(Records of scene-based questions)
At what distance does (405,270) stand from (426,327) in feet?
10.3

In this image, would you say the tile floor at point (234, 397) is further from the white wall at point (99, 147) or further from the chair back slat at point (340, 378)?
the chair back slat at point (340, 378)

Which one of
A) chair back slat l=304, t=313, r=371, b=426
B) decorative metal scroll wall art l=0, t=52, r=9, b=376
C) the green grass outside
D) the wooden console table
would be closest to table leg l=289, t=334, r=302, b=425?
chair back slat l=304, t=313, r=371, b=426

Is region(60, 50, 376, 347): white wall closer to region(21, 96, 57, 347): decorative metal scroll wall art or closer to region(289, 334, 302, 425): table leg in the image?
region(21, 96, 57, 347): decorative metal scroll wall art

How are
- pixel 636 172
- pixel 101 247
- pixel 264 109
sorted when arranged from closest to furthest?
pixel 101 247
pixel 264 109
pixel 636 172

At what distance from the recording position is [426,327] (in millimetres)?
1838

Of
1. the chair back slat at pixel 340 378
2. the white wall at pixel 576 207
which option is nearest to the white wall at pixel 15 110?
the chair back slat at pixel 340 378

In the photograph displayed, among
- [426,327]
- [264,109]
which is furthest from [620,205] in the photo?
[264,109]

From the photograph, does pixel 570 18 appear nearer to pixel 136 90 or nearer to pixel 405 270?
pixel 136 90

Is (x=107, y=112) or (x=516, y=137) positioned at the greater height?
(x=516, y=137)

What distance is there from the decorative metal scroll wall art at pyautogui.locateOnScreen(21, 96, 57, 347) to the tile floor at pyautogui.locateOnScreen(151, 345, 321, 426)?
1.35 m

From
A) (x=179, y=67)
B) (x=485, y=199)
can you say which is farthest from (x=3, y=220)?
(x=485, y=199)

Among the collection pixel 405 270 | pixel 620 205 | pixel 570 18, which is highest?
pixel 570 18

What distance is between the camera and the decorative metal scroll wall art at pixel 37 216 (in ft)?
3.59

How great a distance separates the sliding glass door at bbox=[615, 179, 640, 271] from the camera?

> [TO DO] Starting at the line that contains "Is (x=107, y=112)", repeat each line exactly through the last one in the listing. Include both of those lines and nothing more.

> [THE COMPLETED TASK]
Is (x=107, y=112) or (x=516, y=137) positioned at the greater height?
(x=516, y=137)

What distance is there from the decorative metal scroll wall art at pyautogui.locateOnScreen(21, 96, 57, 347) to the tile floor at pyautogui.locateOnScreen(151, 345, 321, 426)?
1.35 m

From
A) (x=179, y=67)
B) (x=485, y=199)
can you say which is farthest from (x=3, y=220)?
(x=485, y=199)

Among the collection pixel 405 270 | pixel 620 205 | pixel 570 18, which is highest?
pixel 570 18

What distance is between the camera and the decorative metal scroll wall art at pixel 37 216 (in ft)?
3.59

How great a distance separates the sliding glass door at bbox=[615, 179, 640, 271] from the camera?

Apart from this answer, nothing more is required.